Вот уже видно только белое пятно ее лица и эти две опущенные руки.

— Невеста, что ли? — устав ругаться, спросил железнодорожник и скатал флажок.

«Не-вес-та, не-вес-та, чу-жа-я не-вес-та!» — тупо выговаривали колеса, пока он пробирался по составу в свой вагон.

«Она тебе напишет! Напишет! Напишет!» — пришепетывая, долбили колеса, когда он лег на полку лицом к стене, чтобы с ним не заговорили попутчики.

Напишет — что?

Он мысленно писал весь вечер. Отполированные спинами желтые доски тряслись перед самыми его глазами, на одной из них под краской выступал темный срез сучка с выпавшей сердцевинной. Слова приходили сами и легко складывались вместе, складывались убедительно, нежно, неоспоримо.

Ночью, когда попутчики угомонились, он попробовал записать хоть часть того, что слагалось весь вечер. Писал, рвал, опять писал…

Харьков.

Серое утро, серый, скучный вокзал. И прямо перед окном вагона на тусклой стене — серебристые крылья. Аэрофлот. «Пользуйтесь самолетами Гражданского воздушного флота!»

Чуть в стороне надпись: «Почта. Телеграф. Телефон».

Он схватил чемодан и выскочил на перрон.

— Дайте мне Аэрофлот!

Да, самолет на Донецк будет. В 17.00. Билет стоит…

Он пересчитал деньги — отпускные, подъемные, зарплата — должно хватить на все.

— Девушка, вызовите Донецк, коммутатор горкома, тридцать четыре.

— В течение двух часов, гражданин. Будете ждать?

— Двух часов?!

— Берите молнию. Нормальный тариф два рубля восемьдесят копеек, молния — четырнадцать рублей за минуту.

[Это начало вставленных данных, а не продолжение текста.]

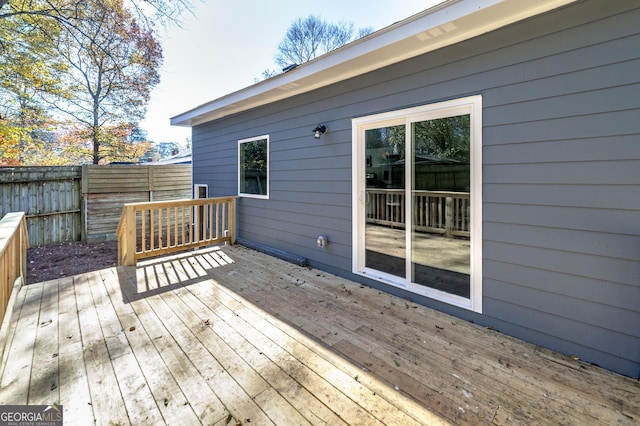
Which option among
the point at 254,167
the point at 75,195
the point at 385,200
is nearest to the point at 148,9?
the point at 254,167

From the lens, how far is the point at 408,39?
2656 mm

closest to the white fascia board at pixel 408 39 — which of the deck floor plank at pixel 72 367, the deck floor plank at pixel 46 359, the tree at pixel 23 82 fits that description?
the deck floor plank at pixel 72 367

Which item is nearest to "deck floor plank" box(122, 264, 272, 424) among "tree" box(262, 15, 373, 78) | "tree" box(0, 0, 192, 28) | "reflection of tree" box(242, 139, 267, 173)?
"reflection of tree" box(242, 139, 267, 173)

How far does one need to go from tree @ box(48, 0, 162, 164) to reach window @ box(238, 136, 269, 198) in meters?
7.43

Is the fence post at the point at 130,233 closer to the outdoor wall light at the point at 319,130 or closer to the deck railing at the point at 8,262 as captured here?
the deck railing at the point at 8,262

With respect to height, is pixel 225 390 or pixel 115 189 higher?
pixel 115 189

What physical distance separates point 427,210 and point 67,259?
747 centimetres

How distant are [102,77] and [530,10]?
13644 millimetres

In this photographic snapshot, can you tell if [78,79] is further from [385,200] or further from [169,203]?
[385,200]

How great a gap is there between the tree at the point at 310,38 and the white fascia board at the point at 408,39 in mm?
9843

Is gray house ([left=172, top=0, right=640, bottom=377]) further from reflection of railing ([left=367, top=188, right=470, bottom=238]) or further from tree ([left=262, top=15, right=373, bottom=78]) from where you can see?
tree ([left=262, top=15, right=373, bottom=78])

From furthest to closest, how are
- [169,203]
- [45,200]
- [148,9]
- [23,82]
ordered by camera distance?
[23,82] → [45,200] → [148,9] → [169,203]

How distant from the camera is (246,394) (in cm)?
171

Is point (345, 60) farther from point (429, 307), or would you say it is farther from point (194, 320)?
point (194, 320)
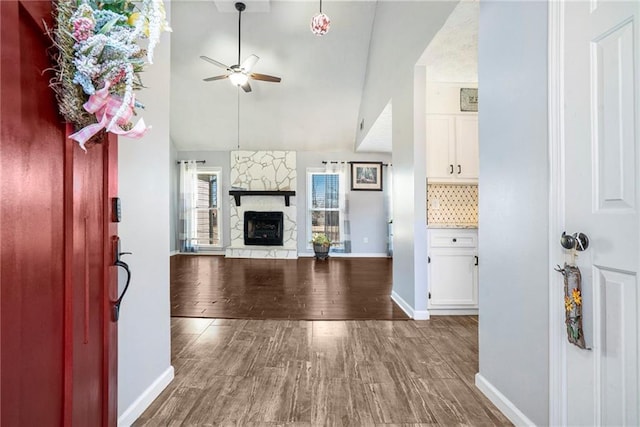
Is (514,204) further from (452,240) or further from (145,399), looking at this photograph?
(145,399)

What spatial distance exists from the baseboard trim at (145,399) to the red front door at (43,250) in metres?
0.41

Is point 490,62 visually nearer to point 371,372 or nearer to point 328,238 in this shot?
point 371,372

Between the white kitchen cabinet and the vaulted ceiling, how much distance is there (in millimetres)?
1360

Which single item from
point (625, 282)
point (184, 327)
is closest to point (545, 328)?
point (625, 282)

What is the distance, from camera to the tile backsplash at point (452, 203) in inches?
142

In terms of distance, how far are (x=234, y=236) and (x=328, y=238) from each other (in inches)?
89.4

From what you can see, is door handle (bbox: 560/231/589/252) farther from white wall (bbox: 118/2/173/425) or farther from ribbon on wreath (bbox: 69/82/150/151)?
white wall (bbox: 118/2/173/425)

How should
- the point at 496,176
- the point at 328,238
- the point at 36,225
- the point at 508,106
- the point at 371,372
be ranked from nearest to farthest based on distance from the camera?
the point at 36,225
the point at 508,106
the point at 496,176
the point at 371,372
the point at 328,238

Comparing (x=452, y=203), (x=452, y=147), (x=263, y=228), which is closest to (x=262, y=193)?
(x=263, y=228)

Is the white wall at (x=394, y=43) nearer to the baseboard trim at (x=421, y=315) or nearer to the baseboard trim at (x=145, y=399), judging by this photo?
the baseboard trim at (x=421, y=315)

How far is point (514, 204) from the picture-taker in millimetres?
1558

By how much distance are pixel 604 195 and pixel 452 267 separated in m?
2.08

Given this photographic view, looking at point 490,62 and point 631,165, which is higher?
point 490,62

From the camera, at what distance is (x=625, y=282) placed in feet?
3.39
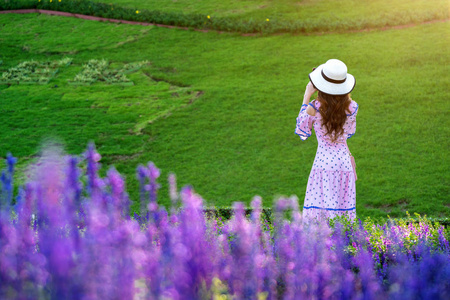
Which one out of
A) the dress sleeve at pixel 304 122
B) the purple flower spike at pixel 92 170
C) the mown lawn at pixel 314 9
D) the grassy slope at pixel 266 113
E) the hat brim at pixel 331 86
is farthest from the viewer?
the mown lawn at pixel 314 9

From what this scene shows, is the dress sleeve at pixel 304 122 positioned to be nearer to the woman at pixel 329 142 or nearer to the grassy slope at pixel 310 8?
the woman at pixel 329 142

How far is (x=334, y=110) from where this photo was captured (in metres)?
4.81

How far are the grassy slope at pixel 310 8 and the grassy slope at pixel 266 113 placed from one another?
1249 millimetres

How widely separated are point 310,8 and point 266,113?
30.7 feet

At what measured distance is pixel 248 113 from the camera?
10.6m

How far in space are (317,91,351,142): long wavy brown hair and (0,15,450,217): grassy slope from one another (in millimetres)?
2406

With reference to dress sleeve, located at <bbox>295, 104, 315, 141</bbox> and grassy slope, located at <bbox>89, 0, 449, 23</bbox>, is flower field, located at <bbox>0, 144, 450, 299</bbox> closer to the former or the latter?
dress sleeve, located at <bbox>295, 104, 315, 141</bbox>

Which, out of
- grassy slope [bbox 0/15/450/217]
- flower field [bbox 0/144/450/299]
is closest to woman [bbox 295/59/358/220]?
grassy slope [bbox 0/15/450/217]

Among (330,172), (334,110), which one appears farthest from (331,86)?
(330,172)

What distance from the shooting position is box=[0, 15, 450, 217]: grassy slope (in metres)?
7.84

Он кинул деньги в окошечко:

— Молнию! Две минуты! Коммутатор горкома, тридцать четыре, товарища Весненок!

— Как?

— Вес-не-нок… — Нужно быть дурой, чтобы не уловить сразу такую изумительную фамилию! — Вес-не-нок!

Пока телефонистка выкликала промежуточные станции, он схватил телеграфный бланк и, не раздумывая, послал телеграмму Липатову:

Вылетаю обратно закажи два билета Москву ближайший поезд помоги Клаше встречай аэродроме

Павел

— Молодой человек! Донецк отвечает! Вторая кабина.